The detainees, who are held without charge, are demanding their basic legal rights under the Geneva Conventions. They want adequate food and shelter, clean water, the right to challenge their incarceration before an independent commission—not the Pentagon’s kangaroo court style panels—and an end to the ongoing physical and psychological abuse and to religious persecution. They have vowed to fast until death if their demands are not met.

In line with White House policy, the Pentagon has refused to provide any detailed information on the protest, while repeating the lie that prisoners are being treated “humanely”. Last week Captain John Edmondson, head of the Guantánamo prison hospital, claimed that “no lives were at risk” and that some of those involved in hunger strike were just trying “to get attention”.

But according to Amnesty International and human rights lawyer Clive Stafford Smith, who is representing 42 of the hunger strikers, 21 have been admitted to hospital and are being force-fed through nasal catheters. The emaciated prisoners are shackled to their beds to stop them removing the tubes.

Stafford Smith told the BBC “Evening News” on September 9 that one of the reasons for the latest hunger strike was the ongoing incarceration of children in Guantánamo. He reported that an estimated 20 children were being held in the prison, including some in solitary confinement.

While the International Committee of the Red Cross and other human rights organisations have warned that the hunger strikers face irreparable damage or death, there has been little media coverage of the desperate protest and its consequences.
::::::::
* _Exercise_
Continue the report on the Guantánamo hunger strike, starting right after its final sentence.

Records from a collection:
::::::::
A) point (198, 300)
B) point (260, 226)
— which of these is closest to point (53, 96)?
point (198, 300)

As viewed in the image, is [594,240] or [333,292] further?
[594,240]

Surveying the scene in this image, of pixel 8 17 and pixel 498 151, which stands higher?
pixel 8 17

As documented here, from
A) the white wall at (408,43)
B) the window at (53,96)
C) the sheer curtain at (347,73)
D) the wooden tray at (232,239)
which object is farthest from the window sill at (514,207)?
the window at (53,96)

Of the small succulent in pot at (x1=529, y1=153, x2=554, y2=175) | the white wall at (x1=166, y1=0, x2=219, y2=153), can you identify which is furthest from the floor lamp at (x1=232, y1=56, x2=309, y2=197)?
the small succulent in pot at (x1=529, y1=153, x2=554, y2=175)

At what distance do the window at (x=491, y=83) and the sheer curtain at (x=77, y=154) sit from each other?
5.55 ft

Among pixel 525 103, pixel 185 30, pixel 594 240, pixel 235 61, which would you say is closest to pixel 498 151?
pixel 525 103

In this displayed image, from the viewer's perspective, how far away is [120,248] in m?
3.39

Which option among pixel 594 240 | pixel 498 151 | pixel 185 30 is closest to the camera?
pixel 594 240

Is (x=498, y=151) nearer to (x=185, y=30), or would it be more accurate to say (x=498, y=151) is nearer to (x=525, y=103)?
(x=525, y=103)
::::::::
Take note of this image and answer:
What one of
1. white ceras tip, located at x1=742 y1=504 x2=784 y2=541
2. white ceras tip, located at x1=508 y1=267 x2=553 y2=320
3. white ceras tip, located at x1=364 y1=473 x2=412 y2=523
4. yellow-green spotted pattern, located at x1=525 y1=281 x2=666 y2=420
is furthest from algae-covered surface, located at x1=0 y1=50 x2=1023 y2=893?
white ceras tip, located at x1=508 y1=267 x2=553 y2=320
::::::::
* _Your response_
The latest fast was preceded by an almost month-long protest, beginning on 21 June with a coordinated hunger strike in all five camps at Guantánamo. Almost 200 prisoners participated with some detainees refusing food for 26 days. Military authorities are reported to have force-fed over 50 men intravenously.

News of this previous hunger strike was not made public until weeks later when the Pentagon declassified testimony given by prisoners to their defence attorneys. Under US military guidelines, all notes of defence attorney-client conversations must be submitted to a Virginia military intelligence office, which then decides whether they can be released or their contents publicly discussed.

Hand-written testimony by Omar Deghayes, a 35-year-old British resident, gives some indication of the situation facing prisoners. He described incarceration in Guantánamo as a “slow death”, where “disrespect to all religious rituals” prevailed, prisoners were “degraded and abused” and there was no proper access to medicine, washing facilities or sunlight.